[Opening Exercise text section]

The turmoil resulting from the Trump administration threatens to make healthcare even more inaccessible and unaffordable for tens of millions of Americans … but it especially threatens women’s healthcare.
For the past few decades, women’s healthcare has been under increasing attack across the country. Even states like New York, often perceived as a beacon of women’s healthcare, are backsliding, increasingly unable to address women’s health challenges adequately. Indeed, the lack of funding and legislative support isn’t limited to rural areas or red states; it is everywhere.
The New York City public health nonprofit I lead, Public Health Solutions, had to close two sexual and reproductive health centers in Brooklyn earlier this year because of a lack of funding. This wasn’t because of the election. In truth, this would have begun to happen regardless of who was president. Women’s healthcare has been long neglected as a U.S. priority, to the detriment of the entire country.
As Trump’s government threatens to accelerate this decline even further, we must come to terms with how little our cities, states and federal government have valued and prioritized women’s health for more than 30 years and begin fighting back against this renewed assault.
The Problem We Face
Investing in women’s healthcare used to be a common sense, bipartisan cause. Richard Nixon, a Republican president, oversaw the passage of crucial women’s health legislation, including Title X.
But now, that bipartisan consensus has been shattered.

[Closing Exercise text section]
[Opening Source material section]

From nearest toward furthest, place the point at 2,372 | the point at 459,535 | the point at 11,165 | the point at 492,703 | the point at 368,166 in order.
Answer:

[Closing Source material section]

Reproduce the stretch of the women's healthcare text from "The turmoil resulting" through "threatens women’s healthcare." word for word.

The turmoil resulting from the Trump administration threatens to make healthcare even more inaccessible and unaffordable for tens of millions of Americans … but it especially threatens women’s healthcare.